When it’s humid, Manhattan is too humid. When it’s chilly, it’s fucking freezing. The beds are too little, and the rooms have no real walls and my food is nothing more than microwavable sodium. The city at rush hour is miserable. I hate the crowds and the smells and the prices and the noise.

But I don’t hate these things enough to leave. I could go home to my family in a nearby state where I’d feel safe, in a house with a dog and a washing machine and a driveway. Where I know the streets and the people, and change is more gradual and a well-fed savings account more attainable.

I hate stepping over a homeless person in a sidewalk-slumber to get to the subway. I hate lowering my head on the train when an odorous man in tattered clothes walks by with his bony hand out, and with sad eyes says he’s a Veteran and out of work and hungry, and could I please help him out, just a little, anything at all…

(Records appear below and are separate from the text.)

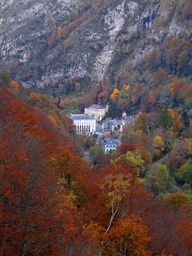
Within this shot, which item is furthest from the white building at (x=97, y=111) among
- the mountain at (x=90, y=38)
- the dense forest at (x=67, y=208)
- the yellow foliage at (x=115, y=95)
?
the dense forest at (x=67, y=208)

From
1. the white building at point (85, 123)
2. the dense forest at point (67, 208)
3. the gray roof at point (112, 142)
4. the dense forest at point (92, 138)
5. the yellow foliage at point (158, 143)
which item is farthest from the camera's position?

I hate it because I’m terrified of it. I’m terrified of why he’s there, and wondering if there’s a chance I’ll be in his place one day. We all started in the same form—that skeletal hand was once a tiny pudgy fist in the air. Or maybe not—maybe things were decided for those hands even before they felt the world. I hate that fate keeps so many secrets from us. We may all go back to the same stardust we started from, but I won’t believe that our time here is without meaning.

sketchbook excerpt

My life changes eight times a day in New York. Change can be difficult and frightening, but for me, confinement and routine is worse. Settling is life-without-parole. I’m putting my trust in a city that’s shown me murder with a baseball bat from a dorm window. I’m scared that I’m harming myself by living here. I’m scared that I’m giving love to something that hurts me.

But then, I’ve realized that I dole out my trust very sparingly, and only to those whose trust I’ve lost, but who’ve forgiven me when I ask them to. That small handful of close family and friends around me, I’ve wronged each of them in some way, and they keep me. What I’m most scared of is messing up and not being forgiven. But the city has taught me that it’s not about forgiveness.

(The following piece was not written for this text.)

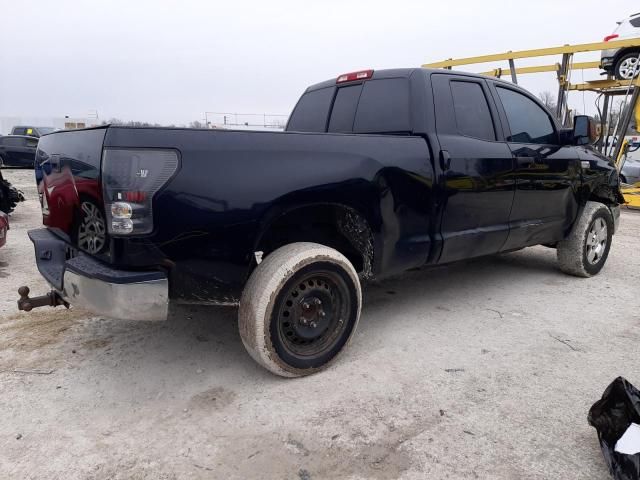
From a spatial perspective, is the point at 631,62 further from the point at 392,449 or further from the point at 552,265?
the point at 392,449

I’ve insulted Manhattan. I’ve called it horrible things, bemoaned its existence, cursed the way it treats me and everybody in it—but it’s given me some of the most exquisitely beautiful moments, too. It’s shown me love in every season: marriage proposals in the Rockefeller Rink, at Christmas under snowfall, at sunset, in the rain, on the sidewalk. It’s shown me a man crying on his best friend’s stilled, cold chest at four in the morning, that love is blind to how good or bad we are. It’s shown me how to jump barriers for love, how to break walls down for love, how to change laws for love.

No, maybe love isn’t about forgiveness at all.

Maybe it’s just about saying, Okay. Hurt me, it’s worth it. Yes I’m incredibly scared but I’m also incredibly happy. Keep me, because I want good things for you and you want good things for me, and we’re so fallible and capable of fucking everything up and I forgive you in advance. I’ll stay. Promise you will too. I’ll lay by you on the cold concrete. I’ll hold your hand on the subway car. Let’s go back to stardust together.